:: Written exercise ::
Beginning at the line that contains "What is the depth", reproduce every line to the end of the material without changing any of them.

** Start of Exercise materials **

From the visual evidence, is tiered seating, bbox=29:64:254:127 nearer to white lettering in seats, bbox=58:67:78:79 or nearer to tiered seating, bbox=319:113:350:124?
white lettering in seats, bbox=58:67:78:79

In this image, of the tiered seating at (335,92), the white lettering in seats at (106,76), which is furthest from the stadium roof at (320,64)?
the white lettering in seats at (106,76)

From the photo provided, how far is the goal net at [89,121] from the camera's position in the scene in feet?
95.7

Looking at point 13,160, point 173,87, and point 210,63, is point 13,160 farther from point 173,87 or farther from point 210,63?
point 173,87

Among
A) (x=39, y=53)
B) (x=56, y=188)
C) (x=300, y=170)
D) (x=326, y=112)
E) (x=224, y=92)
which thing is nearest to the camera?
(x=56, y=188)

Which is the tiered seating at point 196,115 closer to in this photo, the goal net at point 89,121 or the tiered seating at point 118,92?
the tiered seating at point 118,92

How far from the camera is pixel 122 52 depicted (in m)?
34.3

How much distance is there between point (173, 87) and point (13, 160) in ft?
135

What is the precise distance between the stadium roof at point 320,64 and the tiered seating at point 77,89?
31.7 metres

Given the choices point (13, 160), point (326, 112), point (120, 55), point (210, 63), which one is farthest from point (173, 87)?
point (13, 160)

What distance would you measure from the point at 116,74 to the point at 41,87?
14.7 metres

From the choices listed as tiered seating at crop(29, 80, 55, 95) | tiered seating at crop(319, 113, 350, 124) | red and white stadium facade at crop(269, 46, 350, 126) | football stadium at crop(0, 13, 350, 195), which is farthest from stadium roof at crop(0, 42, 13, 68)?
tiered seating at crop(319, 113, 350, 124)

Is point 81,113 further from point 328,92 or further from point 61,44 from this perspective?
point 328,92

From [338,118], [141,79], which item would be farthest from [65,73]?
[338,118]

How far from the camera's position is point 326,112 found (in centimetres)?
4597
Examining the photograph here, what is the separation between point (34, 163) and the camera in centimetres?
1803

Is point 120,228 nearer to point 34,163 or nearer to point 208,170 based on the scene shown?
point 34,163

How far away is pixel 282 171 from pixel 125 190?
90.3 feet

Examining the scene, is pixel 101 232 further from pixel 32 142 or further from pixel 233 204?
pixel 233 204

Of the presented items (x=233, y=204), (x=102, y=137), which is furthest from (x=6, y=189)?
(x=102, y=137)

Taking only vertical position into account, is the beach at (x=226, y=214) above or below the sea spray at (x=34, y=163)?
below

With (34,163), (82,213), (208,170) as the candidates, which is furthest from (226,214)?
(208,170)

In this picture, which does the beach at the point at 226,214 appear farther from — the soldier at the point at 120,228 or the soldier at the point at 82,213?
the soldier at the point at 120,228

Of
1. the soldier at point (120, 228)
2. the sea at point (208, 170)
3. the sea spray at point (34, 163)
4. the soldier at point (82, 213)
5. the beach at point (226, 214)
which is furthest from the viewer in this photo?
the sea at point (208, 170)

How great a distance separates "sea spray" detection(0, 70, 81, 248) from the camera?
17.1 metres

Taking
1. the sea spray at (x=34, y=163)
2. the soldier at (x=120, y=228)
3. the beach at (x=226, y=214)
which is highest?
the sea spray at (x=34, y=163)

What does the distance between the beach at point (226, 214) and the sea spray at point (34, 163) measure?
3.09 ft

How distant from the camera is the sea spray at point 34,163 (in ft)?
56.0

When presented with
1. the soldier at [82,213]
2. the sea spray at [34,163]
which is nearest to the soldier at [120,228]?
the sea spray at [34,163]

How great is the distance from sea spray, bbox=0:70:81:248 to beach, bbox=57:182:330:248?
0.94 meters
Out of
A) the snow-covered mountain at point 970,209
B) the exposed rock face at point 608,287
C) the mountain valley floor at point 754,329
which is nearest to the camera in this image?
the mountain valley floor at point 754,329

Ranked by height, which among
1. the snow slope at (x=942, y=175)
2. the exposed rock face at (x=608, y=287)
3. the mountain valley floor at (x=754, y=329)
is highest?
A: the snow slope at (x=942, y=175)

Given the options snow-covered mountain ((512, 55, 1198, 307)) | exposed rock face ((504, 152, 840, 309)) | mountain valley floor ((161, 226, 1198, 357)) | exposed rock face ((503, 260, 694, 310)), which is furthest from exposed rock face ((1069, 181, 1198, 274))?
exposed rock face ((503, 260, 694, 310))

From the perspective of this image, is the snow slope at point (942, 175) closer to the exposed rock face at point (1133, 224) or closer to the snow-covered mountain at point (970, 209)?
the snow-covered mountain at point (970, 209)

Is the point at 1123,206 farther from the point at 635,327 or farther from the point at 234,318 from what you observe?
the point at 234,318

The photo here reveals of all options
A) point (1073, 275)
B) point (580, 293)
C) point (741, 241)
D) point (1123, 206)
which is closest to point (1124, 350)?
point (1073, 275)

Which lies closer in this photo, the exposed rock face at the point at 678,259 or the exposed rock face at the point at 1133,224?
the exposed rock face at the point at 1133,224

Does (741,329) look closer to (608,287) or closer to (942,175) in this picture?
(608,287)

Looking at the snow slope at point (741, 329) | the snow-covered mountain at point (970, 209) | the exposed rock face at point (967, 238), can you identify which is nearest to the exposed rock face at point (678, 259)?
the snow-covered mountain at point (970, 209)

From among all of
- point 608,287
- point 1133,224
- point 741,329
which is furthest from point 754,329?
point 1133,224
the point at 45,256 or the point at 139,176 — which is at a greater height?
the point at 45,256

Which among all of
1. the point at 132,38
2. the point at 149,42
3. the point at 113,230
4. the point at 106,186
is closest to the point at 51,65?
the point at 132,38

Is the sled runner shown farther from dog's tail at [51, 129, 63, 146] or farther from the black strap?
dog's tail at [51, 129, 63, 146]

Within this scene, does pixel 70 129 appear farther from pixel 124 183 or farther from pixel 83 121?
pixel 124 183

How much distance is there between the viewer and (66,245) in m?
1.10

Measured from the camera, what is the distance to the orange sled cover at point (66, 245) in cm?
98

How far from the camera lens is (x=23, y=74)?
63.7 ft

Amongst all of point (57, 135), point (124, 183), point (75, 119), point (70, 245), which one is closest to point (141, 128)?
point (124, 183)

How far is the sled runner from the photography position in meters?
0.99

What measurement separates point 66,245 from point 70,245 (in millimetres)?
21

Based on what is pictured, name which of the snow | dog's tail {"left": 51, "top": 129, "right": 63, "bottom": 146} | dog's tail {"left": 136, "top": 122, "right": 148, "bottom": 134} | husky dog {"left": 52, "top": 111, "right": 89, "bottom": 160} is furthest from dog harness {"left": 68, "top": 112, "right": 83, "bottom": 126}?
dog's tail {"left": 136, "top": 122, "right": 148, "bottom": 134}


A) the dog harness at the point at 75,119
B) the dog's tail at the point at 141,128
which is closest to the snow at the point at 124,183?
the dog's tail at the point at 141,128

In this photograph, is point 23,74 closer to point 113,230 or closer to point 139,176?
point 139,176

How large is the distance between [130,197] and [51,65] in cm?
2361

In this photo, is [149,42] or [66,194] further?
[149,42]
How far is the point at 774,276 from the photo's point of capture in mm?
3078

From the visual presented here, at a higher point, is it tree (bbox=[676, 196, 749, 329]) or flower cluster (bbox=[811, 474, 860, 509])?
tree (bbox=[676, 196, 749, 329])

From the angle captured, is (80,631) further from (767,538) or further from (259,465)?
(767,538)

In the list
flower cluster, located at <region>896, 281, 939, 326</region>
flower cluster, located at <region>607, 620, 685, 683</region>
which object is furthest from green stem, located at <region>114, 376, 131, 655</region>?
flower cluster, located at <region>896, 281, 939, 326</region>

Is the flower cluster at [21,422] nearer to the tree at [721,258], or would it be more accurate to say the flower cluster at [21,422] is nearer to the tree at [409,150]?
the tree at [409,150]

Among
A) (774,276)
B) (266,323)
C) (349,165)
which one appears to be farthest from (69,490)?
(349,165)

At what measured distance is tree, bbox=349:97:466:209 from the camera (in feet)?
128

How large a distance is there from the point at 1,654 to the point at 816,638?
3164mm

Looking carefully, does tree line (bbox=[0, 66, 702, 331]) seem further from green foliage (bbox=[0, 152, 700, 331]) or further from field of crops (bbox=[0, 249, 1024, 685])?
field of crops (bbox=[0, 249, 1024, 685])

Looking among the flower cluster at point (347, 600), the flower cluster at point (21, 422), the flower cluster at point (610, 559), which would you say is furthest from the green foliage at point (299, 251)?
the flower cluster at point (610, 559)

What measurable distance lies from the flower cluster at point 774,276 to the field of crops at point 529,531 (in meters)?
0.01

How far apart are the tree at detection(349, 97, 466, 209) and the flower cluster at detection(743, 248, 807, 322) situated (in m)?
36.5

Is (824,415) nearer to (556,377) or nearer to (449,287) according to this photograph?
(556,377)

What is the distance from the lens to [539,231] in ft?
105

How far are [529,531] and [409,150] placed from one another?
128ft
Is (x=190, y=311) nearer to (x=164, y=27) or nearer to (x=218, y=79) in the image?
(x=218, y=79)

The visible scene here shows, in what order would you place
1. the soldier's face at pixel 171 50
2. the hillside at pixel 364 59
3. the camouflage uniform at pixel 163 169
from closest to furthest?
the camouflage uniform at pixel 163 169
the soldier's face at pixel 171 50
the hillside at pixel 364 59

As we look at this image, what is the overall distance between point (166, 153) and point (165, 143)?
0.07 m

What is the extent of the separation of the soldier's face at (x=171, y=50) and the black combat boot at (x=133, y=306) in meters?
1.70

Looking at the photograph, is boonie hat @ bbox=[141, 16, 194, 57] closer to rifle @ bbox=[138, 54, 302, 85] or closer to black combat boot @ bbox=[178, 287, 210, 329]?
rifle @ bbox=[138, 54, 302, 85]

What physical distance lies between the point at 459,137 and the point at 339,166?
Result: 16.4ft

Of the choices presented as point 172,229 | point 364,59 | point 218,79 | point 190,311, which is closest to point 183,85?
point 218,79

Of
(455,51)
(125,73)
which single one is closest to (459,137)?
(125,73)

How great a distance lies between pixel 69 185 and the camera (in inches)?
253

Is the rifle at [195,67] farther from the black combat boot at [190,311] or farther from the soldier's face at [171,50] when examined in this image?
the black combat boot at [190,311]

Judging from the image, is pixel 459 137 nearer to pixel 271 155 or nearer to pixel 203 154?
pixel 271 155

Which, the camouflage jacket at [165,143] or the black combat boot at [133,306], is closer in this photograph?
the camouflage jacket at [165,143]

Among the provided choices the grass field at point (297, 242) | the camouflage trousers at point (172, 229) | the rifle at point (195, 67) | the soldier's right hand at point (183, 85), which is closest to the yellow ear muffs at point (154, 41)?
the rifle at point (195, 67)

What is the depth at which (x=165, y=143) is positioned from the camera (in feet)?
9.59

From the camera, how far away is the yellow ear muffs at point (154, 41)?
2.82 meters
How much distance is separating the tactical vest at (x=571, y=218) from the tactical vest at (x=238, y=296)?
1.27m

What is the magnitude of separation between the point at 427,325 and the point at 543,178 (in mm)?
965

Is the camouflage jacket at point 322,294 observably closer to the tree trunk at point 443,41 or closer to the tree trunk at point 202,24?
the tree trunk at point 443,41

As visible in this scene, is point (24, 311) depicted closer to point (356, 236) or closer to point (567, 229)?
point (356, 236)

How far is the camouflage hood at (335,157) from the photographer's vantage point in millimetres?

** End of Exercise materials **

:: Written solution ::
What is the depth at which (x=165, y=143) is positioned from the camera (in feet)?
9.59

From the camera, how far away is the yellow ear muffs at point (154, 41)?
2.82 meters
How much distance is separating the tactical vest at (x=571, y=218) from the tactical vest at (x=238, y=296)?
1.27m

What is the magnitude of separation between the point at 427,325 and the point at 543,178 (in mm)?
965

Is the camouflage jacket at point 322,294 observably closer to the tree trunk at point 443,41 or closer to the tree trunk at point 202,24?
the tree trunk at point 443,41

As visible in this scene, is point (24, 311) depicted closer to point (356, 236) or closer to point (567, 229)?
point (356, 236)

How far is the camouflage hood at (335,157) from the photographer's vantage point in millimetres?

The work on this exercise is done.